What are accessible self-service kiosks?
Self-service kiosks are electronic terminals that users can interact with. Customers or clients can use them to access products or services without staff assistance. For instance, people now use self-service kiosks to:
- Check out at stores
- Order food at restaurants
- Buy tickets at theatres
- Check in at airports
- Print ID cards in government offices
- Withdraw money from bank accounts
Technical Features of Accessible Self-Service Kiosks
Self-service kiosks should have technical features so that everyone can use them on their own. For instance, good colour contrast on display screens makes kiosks accessible for people with visual impairments. Similarly, audio output allows people with print disabilities to hear the instructions on the screen. Likewise, speech input gives people the chance to operate kiosks by voice. Furthermore, accessible kiosks should allow extra time for people to complete tasks. This feature benefits people with various disabilities who may need more time to process and respond to the kiosk’s instructions.
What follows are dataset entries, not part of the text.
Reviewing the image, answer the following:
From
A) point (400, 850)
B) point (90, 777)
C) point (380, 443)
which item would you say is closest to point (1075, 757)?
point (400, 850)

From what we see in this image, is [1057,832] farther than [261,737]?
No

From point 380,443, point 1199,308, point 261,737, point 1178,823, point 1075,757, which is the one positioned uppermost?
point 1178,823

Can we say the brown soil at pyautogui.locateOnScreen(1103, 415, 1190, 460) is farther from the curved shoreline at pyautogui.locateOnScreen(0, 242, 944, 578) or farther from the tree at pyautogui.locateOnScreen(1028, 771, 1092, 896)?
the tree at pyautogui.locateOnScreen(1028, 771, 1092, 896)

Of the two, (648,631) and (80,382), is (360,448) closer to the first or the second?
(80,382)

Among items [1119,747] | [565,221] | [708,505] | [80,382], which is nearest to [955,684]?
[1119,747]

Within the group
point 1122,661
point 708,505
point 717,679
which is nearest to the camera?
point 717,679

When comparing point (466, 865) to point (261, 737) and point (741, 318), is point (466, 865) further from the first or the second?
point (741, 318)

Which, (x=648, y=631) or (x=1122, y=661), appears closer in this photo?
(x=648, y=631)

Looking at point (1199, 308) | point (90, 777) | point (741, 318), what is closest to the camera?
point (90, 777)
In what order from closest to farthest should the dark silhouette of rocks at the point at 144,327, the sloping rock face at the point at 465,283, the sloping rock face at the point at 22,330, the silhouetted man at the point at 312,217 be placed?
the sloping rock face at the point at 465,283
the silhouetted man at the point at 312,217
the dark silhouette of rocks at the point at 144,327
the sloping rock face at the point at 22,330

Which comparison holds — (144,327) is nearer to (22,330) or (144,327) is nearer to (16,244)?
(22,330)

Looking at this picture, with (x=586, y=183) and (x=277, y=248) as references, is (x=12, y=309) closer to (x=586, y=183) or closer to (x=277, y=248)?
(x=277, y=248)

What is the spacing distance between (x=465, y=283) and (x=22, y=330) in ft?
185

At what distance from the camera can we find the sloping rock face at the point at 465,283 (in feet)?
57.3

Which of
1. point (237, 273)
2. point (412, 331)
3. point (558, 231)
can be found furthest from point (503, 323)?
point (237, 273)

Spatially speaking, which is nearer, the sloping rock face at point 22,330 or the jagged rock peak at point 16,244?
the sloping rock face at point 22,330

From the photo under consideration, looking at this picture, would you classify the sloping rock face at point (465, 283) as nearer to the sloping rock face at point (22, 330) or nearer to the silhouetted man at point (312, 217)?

Structural Features of Accessible Self-Service Kiosks
Self-service kiosks should also have accessible structural features. For example, kiosks should be at a height customers can reach using assistive devices, such as wheelchairs or scooters. In addition, kiosks should be stable. Finally, kiosks should have tactile keyboards, as well as headphone jacks and volume controls. These features allow people using a kiosk’s speech output to do business quietly and confidentially.
More and more businesses now offer self-service kiosks as an extra service option for customers or clients. However, this service option is not always open to everyone. Many customers or clients cannot use these new devices. Instead, they must continue to rely on staff to serve them, even when less staff members are working. Businesses designing or purchasing new kiosks should make sure that all customers or clients can use them.